Economia

Conti sballati e poca credibilità Il governo ci porta nel baratro

Il documento dell'esecutivo si regge su dati fragili: il Pil non cresce come stimato E l'abuso della flessibilità non aiuta. Così perderemo peso in Europa e sui mercati

Conti sballati e poca credibilità Il governo ci porta nel baratro

I Panama Papers hanno già fatto la loro prima vittima: il premier islandese. Ma ce ne potrebbe essere presto un'altra: l'Europa, passando per David Cameron.

Sono giorni in cui non si può aprire Twitter senza trovarsi sotto gli occhi l'hashtag #Cameronresign. E quest'onda negativa online preoccupa il premier inglese ancor più dei tradizionali tabloid, che sullo scandalo dei paradisi fiscali si sono schierati tutti, incredibilmente unanimi, contro di lui. Perché su Panama ha cambiato versione troppe volte, perché ha mentito al popolo della Regina e perché ha dichiarato sì che pubblicherà le sue dichiarazioni dei redditi, ma non prima della prossima settimana. Con calma.

Davvero non c'è nessuno a Downing Street che può fare quest'opera di trasparenza subito? O è un modo per prendere tempo e magari cambiare un'altra volta idea? Sempre su Twitter, poi, spopola un video di aprile 2014 in cui Cameron condannava duramente chi facesse ricorso a società off-shore per evadere il Fisco. Immaginate gli sberleffi.

Il 5 maggio in Gran Bretagna ci saranno le elezioni amministrative e il 23 giugno il pericolosissimo referendum sulla permanenza del Regno Unito in Europa. Cosa succede se davvero Cameron si dimette?

Il fronte del «Remain» (per rimanere nell'Unione europea) era partito super favorito, con un grande distacco rispetto al fronte del «Leave» (per l'uscita dall'Ue), ma gli ultimi attentati terroristici, per cui gli inglesi non si sentono sicuri in Europa, e tutto il tema immigrazione, che ha scatenato i più forti sentimenti nazionalistici in tutto il paese, a cui oggi si unisce lo scandalo di Panama, hanno ridotto fortemente questo margine: da 44 punti di distacco a favore del «Remain» a giugno 2015 si è passati a un margine di 26 punti a dicembre 2015, di 19 a gennaio 2016 e di solo 8 punti oggi.

## I TUOI COMPITI
1) Le affermazioni (a), (b) e (c) concordano con l'articolo su Cameron e i Panama Papers? Per ciascuna rispondi sì o no, citando tra virgolette le parole del testo che lo decidono.
(a) Il referendum sulla permanenza del Regno Unito in Europa è fissato per il 23 giugno.
(b) Il video in cui Cameron condannava il ricorso a società off-shore risale al 2015.
(c) A dicembre 2015 il vantaggio del «Remain» era di 19 punti.
2) Come potrebbe proseguire l'articolo su Cameron e i Panama Papers? Riprendilo dopo la sua ultima frase e portalo avanti.
Le righe non hanno alcun ruolo in questa parte.

## SEGMENTO DI DATI
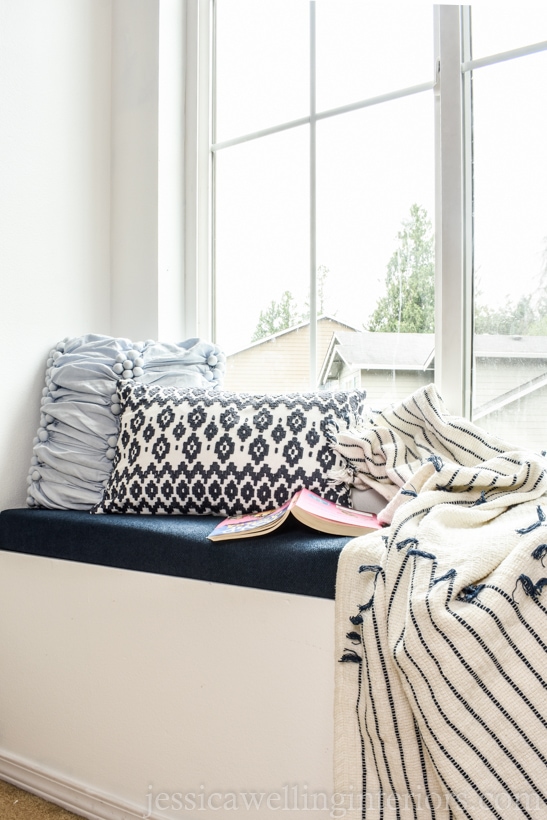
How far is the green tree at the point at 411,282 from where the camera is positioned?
5.47 ft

## IN RISPOSTA
1)
(a) Sì: «il 23 giugno il pericolosissimo referendum sulla permanenza del Regno Unito in Europa».
(b) No: «un video di aprile 2014».
(c) No: «un margine di 26 punti a dicembre 2015».

2)
Una rimonta inimmaginabile per il «Leave» che ha addirittura spinto il principale think tank anglosassone, Chatham House, a inviare a tutti i suoi iscritti una mail con oggetto:«Gran Bretagna più vicina all'uscita dall'Unione europea di quanto sembri. Non credete alla vulgata per cui il fronte del Leave è spaccato e quello del Remain ha motivi più solidi per convincere gli inglesi. Sta succedendo l'esatto contrario».

Tutto questo solo due giorni dopo il referendum con cui l'Olanda ha votato No all'accordo Ue-Ucraina. E tutto nello stesso giorno in cui il governo italiano approvava in Consiglio dei ministri il Documento di economia e finanza (Def), quello in cui si presentano i saldi di finanza pubblica e si illustrano le linee di politica economica del governo.

Vi chiederete cosa c'entri Renzi con Cameron e i suoi conti offshore. Lo spieghiamo subito.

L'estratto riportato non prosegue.